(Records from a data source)

★ ★ ★ ★

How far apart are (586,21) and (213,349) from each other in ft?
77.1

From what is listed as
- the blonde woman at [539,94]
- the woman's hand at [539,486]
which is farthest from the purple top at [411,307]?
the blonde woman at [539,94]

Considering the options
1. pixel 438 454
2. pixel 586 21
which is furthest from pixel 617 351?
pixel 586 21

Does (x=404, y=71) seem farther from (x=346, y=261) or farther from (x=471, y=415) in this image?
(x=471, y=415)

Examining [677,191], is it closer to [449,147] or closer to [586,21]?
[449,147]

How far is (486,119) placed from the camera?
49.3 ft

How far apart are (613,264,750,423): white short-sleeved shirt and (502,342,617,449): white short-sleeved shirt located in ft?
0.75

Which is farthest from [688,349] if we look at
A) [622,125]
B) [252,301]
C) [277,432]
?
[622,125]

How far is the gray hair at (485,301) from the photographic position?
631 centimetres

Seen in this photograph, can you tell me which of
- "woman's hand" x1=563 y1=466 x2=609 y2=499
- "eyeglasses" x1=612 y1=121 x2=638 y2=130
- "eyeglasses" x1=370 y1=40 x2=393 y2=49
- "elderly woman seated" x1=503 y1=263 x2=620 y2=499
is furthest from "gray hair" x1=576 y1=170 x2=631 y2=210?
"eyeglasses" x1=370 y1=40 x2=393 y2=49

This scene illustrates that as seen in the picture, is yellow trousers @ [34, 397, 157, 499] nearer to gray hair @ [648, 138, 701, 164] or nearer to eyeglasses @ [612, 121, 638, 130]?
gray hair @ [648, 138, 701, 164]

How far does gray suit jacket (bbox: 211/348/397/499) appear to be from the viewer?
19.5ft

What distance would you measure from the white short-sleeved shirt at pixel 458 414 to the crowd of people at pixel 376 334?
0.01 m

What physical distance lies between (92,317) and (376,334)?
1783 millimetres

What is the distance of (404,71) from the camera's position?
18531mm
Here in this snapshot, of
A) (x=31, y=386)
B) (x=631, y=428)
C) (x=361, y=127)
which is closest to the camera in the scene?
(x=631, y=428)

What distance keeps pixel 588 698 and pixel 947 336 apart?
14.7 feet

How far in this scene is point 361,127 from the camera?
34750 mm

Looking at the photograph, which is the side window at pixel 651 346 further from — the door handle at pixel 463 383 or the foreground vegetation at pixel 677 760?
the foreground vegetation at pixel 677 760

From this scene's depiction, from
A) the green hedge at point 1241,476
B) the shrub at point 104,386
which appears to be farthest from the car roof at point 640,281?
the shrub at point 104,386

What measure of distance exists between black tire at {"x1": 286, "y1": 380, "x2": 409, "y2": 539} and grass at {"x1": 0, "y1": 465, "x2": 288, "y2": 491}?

★ ★ ★ ★

EXERCISE PROMPT — Copy the records above verbatim, starting at the line that contains "What distance would" and continuing through the end of the records.

EXPECTED ANSWER —
What distance would you measure from the white short-sleeved shirt at pixel 458 414 to the crowd of people at pixel 376 334?
0.01 m

What physical distance lies between (92,317) and (376,334)?
1783 millimetres

What is the distance of (404,71) from the camera's position?
18531mm
Here in this snapshot, of
A) (x=31, y=386)
B) (x=631, y=428)
C) (x=361, y=127)
which is closest to the camera in the scene?
(x=631, y=428)

What distance keeps pixel 588 698 and pixel 947 336 apart?
14.7 feet

How far in this scene is point 361,127 from the camera?
34750 mm

Looking at the photograph, which is the side window at pixel 651 346 further from — the door handle at pixel 463 383 or the foreground vegetation at pixel 677 760?
the foreground vegetation at pixel 677 760

From this scene's depiction, from
A) the green hedge at point 1241,476
B) the shrub at point 104,386
which appears to be farthest from the car roof at point 640,281?
the shrub at point 104,386

What measure of distance exists between black tire at {"x1": 286, "y1": 380, "x2": 409, "y2": 539} and grass at {"x1": 0, "y1": 465, "x2": 288, "y2": 491}?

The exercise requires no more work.